Multiple locking part, wear corresponding respectively this perforation and respectively this perforate respectively, this temperature-uniforming plate is fixed on described electronic heating element by the plurality of locking part, and this contact convex surface amplexiforms described electronic heating element.

2. temperature-uniforming plate lock solid structure according to claim 1, is characterized in that, this ring frame has a pair lug, and the plurality of perforate lays respectively at this on lug.

3. temperature-uniforming plate lock solid structure according to claim 1, is characterized in that, this hollow slots is positioned at the central authorities of this supporting bracket, and the plurality of perforate is positioned at the relative dual side-edge of this hollow slots.

4. temperature-uniforming plate lock solid structure according to claim 1, is characterized in that, this contact convex surface and this heat conduction convex surface is stepped is molded over the side of this temperature-uniforming plate towards this supporting bracket, and this contact convex surface is positioned at the outside of this heat conduction convex surface.

5. temperature-uniforming plate lock solid structure according to claim 1, is characterized in that, the plurality of punched interval is arranged on outside the lateral margin of this heat conduction convex surface.
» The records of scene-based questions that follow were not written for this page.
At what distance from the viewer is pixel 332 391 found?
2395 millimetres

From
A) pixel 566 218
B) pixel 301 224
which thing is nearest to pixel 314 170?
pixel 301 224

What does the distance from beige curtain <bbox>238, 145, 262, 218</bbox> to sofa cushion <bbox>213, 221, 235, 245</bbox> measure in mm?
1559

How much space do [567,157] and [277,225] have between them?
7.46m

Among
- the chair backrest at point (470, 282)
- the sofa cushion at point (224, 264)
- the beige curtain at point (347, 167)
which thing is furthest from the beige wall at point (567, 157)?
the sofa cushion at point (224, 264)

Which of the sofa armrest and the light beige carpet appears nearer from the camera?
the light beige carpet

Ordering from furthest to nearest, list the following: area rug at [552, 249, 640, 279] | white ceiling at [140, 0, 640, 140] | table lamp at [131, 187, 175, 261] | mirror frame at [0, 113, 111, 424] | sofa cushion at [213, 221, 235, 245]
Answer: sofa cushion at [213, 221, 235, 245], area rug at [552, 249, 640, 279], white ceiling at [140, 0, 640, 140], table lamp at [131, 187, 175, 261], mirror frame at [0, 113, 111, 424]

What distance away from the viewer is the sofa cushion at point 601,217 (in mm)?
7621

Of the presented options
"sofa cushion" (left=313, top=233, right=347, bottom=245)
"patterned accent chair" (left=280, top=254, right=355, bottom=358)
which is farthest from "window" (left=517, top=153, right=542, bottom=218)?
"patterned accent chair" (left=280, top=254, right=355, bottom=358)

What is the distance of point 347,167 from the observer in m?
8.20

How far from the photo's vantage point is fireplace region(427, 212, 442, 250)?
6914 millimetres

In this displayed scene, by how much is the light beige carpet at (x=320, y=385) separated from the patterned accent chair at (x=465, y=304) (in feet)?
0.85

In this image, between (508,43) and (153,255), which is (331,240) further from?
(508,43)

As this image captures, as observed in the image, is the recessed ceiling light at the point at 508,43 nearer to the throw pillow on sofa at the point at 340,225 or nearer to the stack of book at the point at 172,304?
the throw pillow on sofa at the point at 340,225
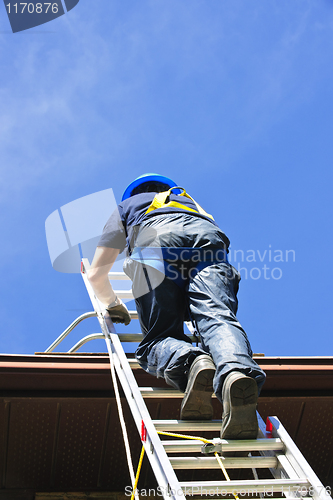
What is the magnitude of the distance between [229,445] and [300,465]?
1.07ft

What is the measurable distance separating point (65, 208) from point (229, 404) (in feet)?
8.46

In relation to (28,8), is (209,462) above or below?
below

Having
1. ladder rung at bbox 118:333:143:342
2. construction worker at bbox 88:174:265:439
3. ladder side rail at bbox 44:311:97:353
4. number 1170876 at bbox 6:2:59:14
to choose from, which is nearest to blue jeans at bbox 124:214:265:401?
construction worker at bbox 88:174:265:439

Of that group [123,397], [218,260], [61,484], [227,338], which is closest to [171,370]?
[227,338]

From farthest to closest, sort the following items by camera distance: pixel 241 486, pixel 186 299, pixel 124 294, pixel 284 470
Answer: pixel 124 294
pixel 186 299
pixel 284 470
pixel 241 486

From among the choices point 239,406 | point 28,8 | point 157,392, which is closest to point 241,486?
point 239,406

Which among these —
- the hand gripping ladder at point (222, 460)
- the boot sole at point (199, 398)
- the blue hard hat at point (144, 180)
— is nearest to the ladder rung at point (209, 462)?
the hand gripping ladder at point (222, 460)

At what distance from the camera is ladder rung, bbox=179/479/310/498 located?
5.94 ft

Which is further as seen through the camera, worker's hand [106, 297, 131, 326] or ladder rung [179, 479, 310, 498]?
worker's hand [106, 297, 131, 326]

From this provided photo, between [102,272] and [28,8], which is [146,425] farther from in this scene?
[28,8]

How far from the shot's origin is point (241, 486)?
186 centimetres

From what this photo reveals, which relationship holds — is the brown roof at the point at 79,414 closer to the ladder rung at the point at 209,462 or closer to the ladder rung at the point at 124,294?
the ladder rung at the point at 124,294

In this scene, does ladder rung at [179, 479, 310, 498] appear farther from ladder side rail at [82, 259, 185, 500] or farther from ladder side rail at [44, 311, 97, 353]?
ladder side rail at [44, 311, 97, 353]

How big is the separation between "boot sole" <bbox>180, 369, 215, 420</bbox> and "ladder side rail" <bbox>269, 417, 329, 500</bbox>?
34cm
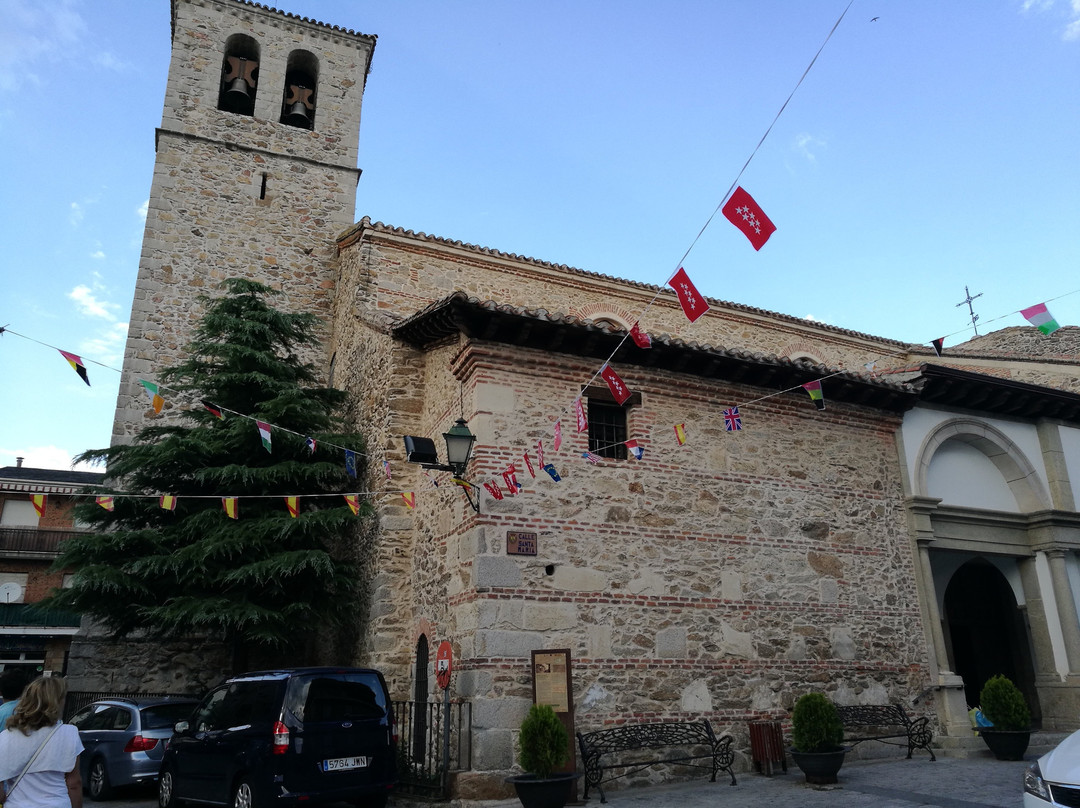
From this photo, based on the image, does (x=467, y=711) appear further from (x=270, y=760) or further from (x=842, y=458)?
(x=842, y=458)

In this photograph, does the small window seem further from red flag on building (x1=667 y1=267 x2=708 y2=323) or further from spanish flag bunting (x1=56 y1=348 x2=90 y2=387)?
red flag on building (x1=667 y1=267 x2=708 y2=323)

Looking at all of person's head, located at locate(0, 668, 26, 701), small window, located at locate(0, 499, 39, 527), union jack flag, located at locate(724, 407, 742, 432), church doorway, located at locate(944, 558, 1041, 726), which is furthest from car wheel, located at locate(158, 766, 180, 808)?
small window, located at locate(0, 499, 39, 527)

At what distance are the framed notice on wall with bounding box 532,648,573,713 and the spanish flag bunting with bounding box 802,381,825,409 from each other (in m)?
4.68

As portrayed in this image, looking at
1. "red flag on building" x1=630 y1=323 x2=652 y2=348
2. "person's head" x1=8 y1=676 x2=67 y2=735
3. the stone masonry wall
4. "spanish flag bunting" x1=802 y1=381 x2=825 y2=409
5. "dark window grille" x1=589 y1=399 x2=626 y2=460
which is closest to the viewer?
"person's head" x1=8 y1=676 x2=67 y2=735

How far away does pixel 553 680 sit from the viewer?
8.84 meters

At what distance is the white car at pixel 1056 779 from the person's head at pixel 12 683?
6759 millimetres

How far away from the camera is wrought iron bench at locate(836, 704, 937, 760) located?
10.6 metres

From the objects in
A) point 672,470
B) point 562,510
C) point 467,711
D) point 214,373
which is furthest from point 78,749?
point 214,373

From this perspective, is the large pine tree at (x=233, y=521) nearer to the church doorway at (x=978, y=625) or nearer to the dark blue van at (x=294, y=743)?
the dark blue van at (x=294, y=743)

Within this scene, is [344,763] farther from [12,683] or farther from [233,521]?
[233,521]

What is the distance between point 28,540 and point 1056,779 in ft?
92.7

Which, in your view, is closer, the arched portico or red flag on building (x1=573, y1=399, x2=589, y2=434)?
red flag on building (x1=573, y1=399, x2=589, y2=434)

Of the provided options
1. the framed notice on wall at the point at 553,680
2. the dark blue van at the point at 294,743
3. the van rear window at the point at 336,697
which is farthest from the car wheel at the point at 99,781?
the framed notice on wall at the point at 553,680

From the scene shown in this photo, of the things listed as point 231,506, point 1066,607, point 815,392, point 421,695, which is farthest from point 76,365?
point 1066,607
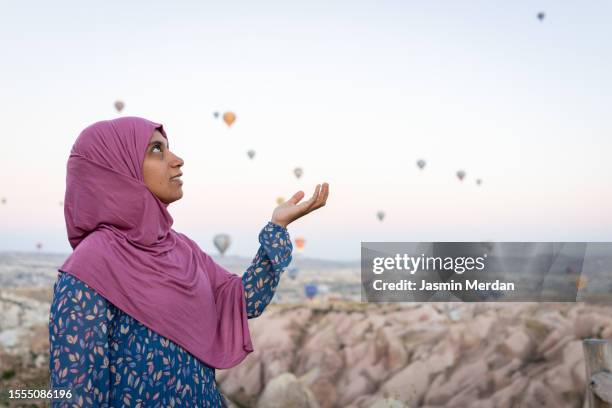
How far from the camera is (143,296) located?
2.26 meters

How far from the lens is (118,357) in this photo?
221 cm

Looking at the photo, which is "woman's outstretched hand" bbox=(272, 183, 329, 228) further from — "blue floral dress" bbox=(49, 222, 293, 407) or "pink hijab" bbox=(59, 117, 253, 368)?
"pink hijab" bbox=(59, 117, 253, 368)

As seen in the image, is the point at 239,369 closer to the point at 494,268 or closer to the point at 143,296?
the point at 494,268

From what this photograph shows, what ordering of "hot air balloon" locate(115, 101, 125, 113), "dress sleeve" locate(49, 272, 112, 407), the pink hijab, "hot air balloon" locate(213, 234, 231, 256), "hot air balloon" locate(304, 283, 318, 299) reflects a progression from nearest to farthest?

6. temperature-uniforming plate lock solid structure according to claim 1, it is characterized in that, more comprise corresponding the plurality of locking part and multiple locking sleeves of arranging, the plurality of locking sleeve wears corresponding respectively this perforation and respectively this perforate respectively, and respectively this locking part correspondence is located in respectively in this locking sleeve.

7. temperature-uniforming plate lock solid structure according to claim 1, is characterized in that, the inside of this temperature-uniforming plate is provided with multiple capillary structure, and the plurality of capillary structure comprises powder sintered capillary structure and wire netting capillary structure.

8. temperature-uniforming plate lock solid structure according to claim 1, is characterized in that, this locking part is a stud.